FDA Seeks Collaboration on Medical Device Security

The U.S. Food and Drug Administration (FDA) on Tuesday put out a call for ideas and input on how best to secure medical devices and the healthcare system from cyber attack.

The FDA is calling for private and public sector collaboration to address medical device security.
The FDA is calling for private and public sector collaboration to address medical device security. (Image courtesy of Google.)

In a federal notice, the FDA announced that it will hold an October workshop entitled “Collaborative Approaches for Medical Device and Healthcare Cybersecurity.” It also solicited input from stakeholders within the government and from the public health sector on medical device and healthcare cyber security.

The workshop is scheduled for October 21 and 22 and will run from 9:00 AM to 5:00PM at the National Intellectual Property Rights Coordination Center Auditorium in Arlington, Virginia.

link_scaled [Read more Security Ledger coverage of connected medical devices here.]

The Department of Health and Human Services (HHS) is looking for ideas about how best to implement aspects of both Executive Order 13636 for“Improving Critical Infrastructure” and follow-on guidance like the National Institute of Standards and Technology’s (NIST’s) “Framework for Improving Critical Infrastructure Cybersecurity.” HHS is responsible for adapting the framework to the public health sector. A top priority is agreeing on terms to talk about information security risks in the context of healthcare.

“Developing a common lexicon is critical to this public-private collaboration to address and manage medical device cybersecurity risks,” the FDA notice said.

Information security risks are real enough for the medical and healthcare fields. Consumer device makers like Apple and Google are both pushing into the health and wellness space. The Department of Homeland Security has warned that wireless-enabled medical devices could be subject to remote attacks.

“If exploited, cyber vulnerabilities may result in medical device malfunction, disruption of healthcare services including treatment interventions, inappropriate access to patient information, or compromised electronic health record data integrity,” the FDA warned. “As devices become more connected and interoperable, the threat potential increases.”

The FDA believes that, as medical devices become more interconnected, the security problems created by that connectivity become more complex and impossible to solve in isolation. Addressing medical device cyber security means “designing healthcare systems for seamless integration,” FDA said.
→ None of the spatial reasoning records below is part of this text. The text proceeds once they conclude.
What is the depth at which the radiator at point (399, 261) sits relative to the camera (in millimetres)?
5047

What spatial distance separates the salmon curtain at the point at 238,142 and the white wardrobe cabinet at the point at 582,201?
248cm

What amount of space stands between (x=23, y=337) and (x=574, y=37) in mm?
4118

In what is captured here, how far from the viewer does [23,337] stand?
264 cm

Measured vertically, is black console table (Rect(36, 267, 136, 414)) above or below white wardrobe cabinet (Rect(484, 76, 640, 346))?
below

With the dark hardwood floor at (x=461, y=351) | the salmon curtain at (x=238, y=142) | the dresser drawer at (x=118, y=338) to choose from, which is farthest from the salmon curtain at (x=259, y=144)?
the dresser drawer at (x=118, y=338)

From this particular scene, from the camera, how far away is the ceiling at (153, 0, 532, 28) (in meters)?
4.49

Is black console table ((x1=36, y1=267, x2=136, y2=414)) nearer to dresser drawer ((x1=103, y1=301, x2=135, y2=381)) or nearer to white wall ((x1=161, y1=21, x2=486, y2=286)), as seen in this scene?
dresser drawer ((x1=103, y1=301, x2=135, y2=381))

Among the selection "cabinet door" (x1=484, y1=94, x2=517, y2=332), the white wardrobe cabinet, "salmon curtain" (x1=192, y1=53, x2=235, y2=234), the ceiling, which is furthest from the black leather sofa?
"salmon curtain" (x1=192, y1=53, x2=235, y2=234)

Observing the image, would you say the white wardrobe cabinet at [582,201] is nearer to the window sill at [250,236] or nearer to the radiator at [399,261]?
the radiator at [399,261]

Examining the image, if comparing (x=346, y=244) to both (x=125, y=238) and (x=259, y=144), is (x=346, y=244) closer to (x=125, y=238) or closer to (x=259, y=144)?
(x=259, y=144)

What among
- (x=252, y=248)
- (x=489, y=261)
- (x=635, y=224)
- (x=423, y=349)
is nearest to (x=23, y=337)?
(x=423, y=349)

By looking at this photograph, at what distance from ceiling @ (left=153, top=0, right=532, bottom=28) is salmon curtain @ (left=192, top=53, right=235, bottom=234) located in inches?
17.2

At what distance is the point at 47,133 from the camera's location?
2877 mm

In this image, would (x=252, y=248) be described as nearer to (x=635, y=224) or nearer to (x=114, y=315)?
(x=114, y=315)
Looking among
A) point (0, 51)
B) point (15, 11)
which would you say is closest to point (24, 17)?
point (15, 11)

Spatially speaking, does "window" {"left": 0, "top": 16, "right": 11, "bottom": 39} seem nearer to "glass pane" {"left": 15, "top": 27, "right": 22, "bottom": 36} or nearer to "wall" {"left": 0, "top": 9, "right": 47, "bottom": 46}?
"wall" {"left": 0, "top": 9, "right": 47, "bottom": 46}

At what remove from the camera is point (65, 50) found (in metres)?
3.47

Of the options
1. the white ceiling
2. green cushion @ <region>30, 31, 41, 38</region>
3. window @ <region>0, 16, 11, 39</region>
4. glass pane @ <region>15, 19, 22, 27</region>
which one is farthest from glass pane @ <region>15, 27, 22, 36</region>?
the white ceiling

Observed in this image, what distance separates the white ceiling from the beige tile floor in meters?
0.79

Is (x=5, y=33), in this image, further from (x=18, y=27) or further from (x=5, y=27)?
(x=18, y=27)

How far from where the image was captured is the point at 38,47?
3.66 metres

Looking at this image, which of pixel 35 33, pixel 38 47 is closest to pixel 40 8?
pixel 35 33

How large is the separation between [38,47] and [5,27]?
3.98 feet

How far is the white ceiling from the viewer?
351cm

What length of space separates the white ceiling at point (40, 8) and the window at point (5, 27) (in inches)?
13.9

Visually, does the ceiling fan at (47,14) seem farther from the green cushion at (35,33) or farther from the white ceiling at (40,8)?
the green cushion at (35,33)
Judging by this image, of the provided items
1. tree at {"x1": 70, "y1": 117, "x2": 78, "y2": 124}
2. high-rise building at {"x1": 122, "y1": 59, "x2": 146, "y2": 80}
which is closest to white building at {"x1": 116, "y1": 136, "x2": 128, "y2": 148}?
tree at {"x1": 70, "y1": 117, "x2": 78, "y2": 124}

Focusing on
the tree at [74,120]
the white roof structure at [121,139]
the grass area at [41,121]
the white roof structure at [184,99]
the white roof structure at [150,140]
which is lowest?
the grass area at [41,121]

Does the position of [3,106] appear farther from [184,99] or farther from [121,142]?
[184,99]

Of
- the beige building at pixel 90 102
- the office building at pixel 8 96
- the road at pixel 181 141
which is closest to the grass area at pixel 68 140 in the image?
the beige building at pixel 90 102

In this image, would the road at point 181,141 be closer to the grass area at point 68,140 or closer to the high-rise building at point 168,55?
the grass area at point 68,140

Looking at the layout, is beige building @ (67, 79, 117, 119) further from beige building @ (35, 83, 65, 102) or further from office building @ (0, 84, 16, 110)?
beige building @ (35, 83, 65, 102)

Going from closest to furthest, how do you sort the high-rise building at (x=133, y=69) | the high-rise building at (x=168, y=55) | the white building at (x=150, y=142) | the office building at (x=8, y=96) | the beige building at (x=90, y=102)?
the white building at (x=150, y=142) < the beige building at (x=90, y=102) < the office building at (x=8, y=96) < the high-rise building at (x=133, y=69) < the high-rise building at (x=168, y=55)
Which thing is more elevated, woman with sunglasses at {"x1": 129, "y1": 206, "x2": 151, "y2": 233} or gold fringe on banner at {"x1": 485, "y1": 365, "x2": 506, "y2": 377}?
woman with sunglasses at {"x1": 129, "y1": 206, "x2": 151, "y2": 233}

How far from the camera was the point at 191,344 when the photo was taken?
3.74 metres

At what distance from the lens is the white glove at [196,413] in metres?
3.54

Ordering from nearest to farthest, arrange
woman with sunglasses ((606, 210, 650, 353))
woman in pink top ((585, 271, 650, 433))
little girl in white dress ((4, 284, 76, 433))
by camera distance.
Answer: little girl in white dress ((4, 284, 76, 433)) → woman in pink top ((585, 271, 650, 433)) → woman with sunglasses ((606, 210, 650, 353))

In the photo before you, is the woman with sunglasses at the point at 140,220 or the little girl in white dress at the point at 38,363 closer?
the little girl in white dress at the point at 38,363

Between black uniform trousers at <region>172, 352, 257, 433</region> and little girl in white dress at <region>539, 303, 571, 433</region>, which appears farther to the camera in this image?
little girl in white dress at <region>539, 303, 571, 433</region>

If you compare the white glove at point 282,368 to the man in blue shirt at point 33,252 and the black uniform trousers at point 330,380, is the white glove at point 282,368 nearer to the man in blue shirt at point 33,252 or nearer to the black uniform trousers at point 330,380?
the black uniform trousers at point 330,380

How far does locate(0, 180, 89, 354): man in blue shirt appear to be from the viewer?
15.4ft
The FDA says topics worth discussing include information sharing within the medical field and the creation of a shared risk-assessment framework,
identifying cyber security gaps and challenges, especially in legacy devices, identifying and tapping technical subject matter experts and developing medical device benchmarks for security.
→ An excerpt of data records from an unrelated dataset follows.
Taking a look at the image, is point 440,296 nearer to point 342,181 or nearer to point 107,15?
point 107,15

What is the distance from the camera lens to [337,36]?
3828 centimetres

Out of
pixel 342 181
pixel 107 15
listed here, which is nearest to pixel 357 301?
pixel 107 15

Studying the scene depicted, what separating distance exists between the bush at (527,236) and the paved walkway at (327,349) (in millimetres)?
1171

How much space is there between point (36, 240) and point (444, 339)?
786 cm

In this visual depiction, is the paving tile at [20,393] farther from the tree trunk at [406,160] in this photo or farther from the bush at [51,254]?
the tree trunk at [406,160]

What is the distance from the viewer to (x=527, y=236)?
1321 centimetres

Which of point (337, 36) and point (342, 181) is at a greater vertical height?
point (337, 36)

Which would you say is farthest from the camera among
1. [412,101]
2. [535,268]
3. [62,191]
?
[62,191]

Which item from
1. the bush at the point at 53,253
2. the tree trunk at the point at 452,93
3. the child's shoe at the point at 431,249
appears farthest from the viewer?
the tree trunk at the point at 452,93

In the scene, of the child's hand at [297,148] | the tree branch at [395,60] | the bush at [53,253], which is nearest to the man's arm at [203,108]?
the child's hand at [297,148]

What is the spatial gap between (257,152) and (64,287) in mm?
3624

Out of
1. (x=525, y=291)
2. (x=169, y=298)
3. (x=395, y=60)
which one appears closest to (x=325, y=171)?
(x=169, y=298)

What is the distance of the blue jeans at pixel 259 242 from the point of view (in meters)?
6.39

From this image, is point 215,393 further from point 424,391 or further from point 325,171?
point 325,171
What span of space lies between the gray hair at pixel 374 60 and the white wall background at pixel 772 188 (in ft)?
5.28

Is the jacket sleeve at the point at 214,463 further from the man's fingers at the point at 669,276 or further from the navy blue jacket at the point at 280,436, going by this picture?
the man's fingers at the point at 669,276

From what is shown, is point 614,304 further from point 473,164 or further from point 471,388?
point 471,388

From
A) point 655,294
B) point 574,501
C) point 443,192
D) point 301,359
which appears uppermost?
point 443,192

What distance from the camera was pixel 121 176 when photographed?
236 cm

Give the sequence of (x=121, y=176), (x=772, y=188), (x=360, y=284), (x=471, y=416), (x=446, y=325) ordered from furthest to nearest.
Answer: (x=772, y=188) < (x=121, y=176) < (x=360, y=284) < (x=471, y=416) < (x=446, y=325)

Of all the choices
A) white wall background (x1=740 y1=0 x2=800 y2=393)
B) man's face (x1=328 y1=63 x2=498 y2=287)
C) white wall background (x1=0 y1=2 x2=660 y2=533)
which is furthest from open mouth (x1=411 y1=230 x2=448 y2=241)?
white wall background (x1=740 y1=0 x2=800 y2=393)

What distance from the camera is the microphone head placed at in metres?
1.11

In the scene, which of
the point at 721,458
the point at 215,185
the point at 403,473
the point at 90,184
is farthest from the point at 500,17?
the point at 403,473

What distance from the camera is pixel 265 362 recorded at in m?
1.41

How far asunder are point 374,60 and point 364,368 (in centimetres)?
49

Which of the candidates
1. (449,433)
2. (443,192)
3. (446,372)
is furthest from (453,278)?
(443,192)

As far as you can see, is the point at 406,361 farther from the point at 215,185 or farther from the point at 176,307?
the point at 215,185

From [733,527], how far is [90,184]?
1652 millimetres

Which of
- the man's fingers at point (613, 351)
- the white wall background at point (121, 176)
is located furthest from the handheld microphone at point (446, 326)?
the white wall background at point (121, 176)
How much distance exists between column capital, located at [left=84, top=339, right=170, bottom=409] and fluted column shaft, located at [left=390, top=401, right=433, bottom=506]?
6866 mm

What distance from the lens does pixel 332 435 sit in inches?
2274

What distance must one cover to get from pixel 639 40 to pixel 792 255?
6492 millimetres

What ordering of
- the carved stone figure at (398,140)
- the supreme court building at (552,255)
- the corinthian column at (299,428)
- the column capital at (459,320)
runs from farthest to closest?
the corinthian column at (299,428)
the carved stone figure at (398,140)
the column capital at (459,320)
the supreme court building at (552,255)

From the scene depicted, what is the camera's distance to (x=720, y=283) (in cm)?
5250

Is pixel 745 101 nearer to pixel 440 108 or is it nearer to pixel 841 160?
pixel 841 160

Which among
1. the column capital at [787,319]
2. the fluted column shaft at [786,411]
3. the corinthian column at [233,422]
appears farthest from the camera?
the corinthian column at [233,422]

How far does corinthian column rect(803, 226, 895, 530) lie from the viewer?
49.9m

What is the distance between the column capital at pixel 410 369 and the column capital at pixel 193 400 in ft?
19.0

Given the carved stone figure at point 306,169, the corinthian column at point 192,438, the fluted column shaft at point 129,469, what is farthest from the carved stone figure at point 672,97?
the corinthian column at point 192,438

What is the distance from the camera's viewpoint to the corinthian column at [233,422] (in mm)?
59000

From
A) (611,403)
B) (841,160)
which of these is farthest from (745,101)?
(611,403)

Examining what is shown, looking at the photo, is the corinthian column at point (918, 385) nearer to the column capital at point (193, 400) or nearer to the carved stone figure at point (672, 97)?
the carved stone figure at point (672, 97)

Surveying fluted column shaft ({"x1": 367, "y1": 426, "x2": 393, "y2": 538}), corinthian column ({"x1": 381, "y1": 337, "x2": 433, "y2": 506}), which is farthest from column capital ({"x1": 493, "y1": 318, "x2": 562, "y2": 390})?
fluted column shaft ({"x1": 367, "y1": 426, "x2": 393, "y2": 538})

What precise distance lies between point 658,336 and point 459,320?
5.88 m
The Department of Health and Human Services and the FDA can’t be accused of having a closed-door policy when it comes to the issue of (cyber) security and the growing population of IP-enabled medical devices. HHS identified the security of mobile and networked medical devices a top priority in 2014. The FDA has also issued guidance to medical device makers and hospitals that use their products to pay more attention to cyber security and the potential for cyber attacks on vulnerable medical instruments.